Tuesday, November 26, 2013

The Hidden Cost of the Iranian Nuclear Deal'

The Hidden Cost of the Iranian Nuclear Deal'

Rick Moran
Michael Totten points us to this excellent analysis of the Iranian nuclear deal by Brookings Institution's Michael Doran. He makes some interesting points that I haven't seen elsewhere.
On the nuclear question specifically, I don't see this as stage one. In my view, there will never be a final agreement. What the administration just initiated was, rather, a long and expensive process by which the West pays Iran to refrain from going nuclear. We are, in essence, paying Ayatollah Khamenei to negotiate with us. We just bought six months. What was the price?
We shredded the six United Nations Security Council resolutions that ordered the Islamic Republic to abandon all enrichment and reprocessing activities. We exposed fractures in the coalition against Iran. And we started building a global economic lobby that is dedicated to eroding the sanctions that we have generated through a decade of hard, very hard, diplomatic work.
That's the price that we can see clearly before our eyes. But I also wonder whether there were hidden costs -- in the form of quiet commitments to Iran by third parties. I assume that the Iranians demanded economic compensation for every concession that they made. Will all of the promised payments appear in the text of the agreement? Did parties less constrained than our president by US congressional oversight also offer up sweeteners on the margins? At this point we do not know whether there is, in effect, a secret annex to the deal. Only time will tell.
But a hidden cost that is more easily verified is the free hand that the United States is now giving to Iran throughout the region. This is the price that troubles me most.
That pretty much nails it. We are abandoning the region while Iran's hegemonistic designs expand. And it's even worse than that:
The nuclear deal will further subject the Arab world to the tender mercies of the Revolutionary Guards. Iran will now have more money -- our money -- to channel to proxies such as Hezbollah.

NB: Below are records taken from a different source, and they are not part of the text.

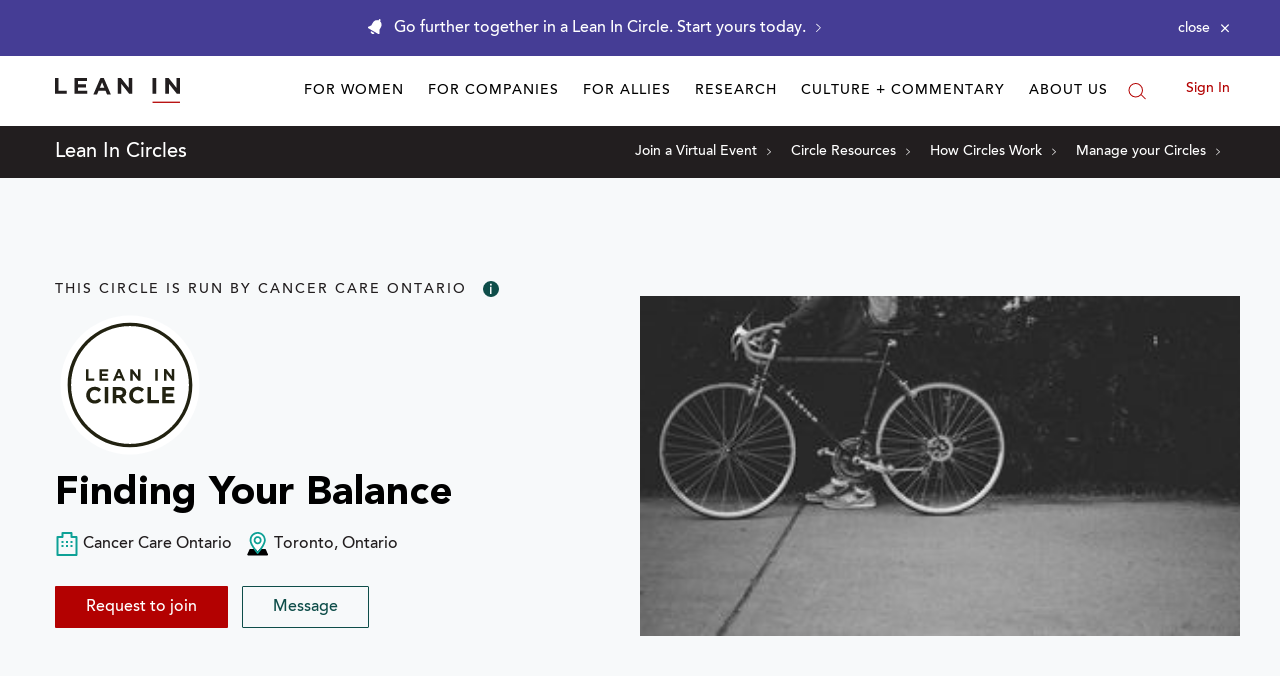

--- FILE ---
content_type: application/javascript
request_url: https://prism.app-us1.com/?a=650002305&u=https%3A%2F%2Fleanin.org%2Fcircles%2Ffinding-your-balance
body_size: 118
content:
window.visitorGlobalObject=window.visitorGlobalObject||window.prismGlobalObject;window.visitorGlobalObject.setVisitorId('04f4a863-59d7-452c-9152-2665fe0fed88', '650002305');window.visitorGlobalObject.setWhitelistedServices('', '650002305');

Washington cannot expose the mailed fist of the Qods Force without endangering the nuclear rapprochement, so it has a positive incentive to ignore all Iranian subversion and intimidation in the region.
Whether he realizes it, Obama has now announced that the United States cannot be relied upon to stand up to Iran. Therefore, Israel and our Arab allies will be forced to live by their wits. Some actors, like the Saudis, will prosecute their proxy war with Iran with renewed vehemence. Others will simply hedge. They will make a beeline to Tehran, just as many regional actors began showing up in Moscow after the Syrian chemical weapons deal. American influence will further deteriorate.
That, in sum, is the true price that we just paid for six months of seeming quiet on the nuclear front. It is price in prestige, which most Americans will not notice. It is also a price in blood. But it is not our blood, so Americans will also fail to make the connection between the violence and the nuclear deal. It is important to note, however, that this is just the initial price. Six months from now, when the interim agreement expires, another payment to Ayatollah Khamenei will come due. If Obama doesn't pony up, he will have to admit then that he cut a bad deal now. So he we will indeed pay -- through the nose.
Iran is already celebrating what they see as confirmation of their right to enrich uranium. Kerry says that isn't true. In six months, who do you think is going to be proved right?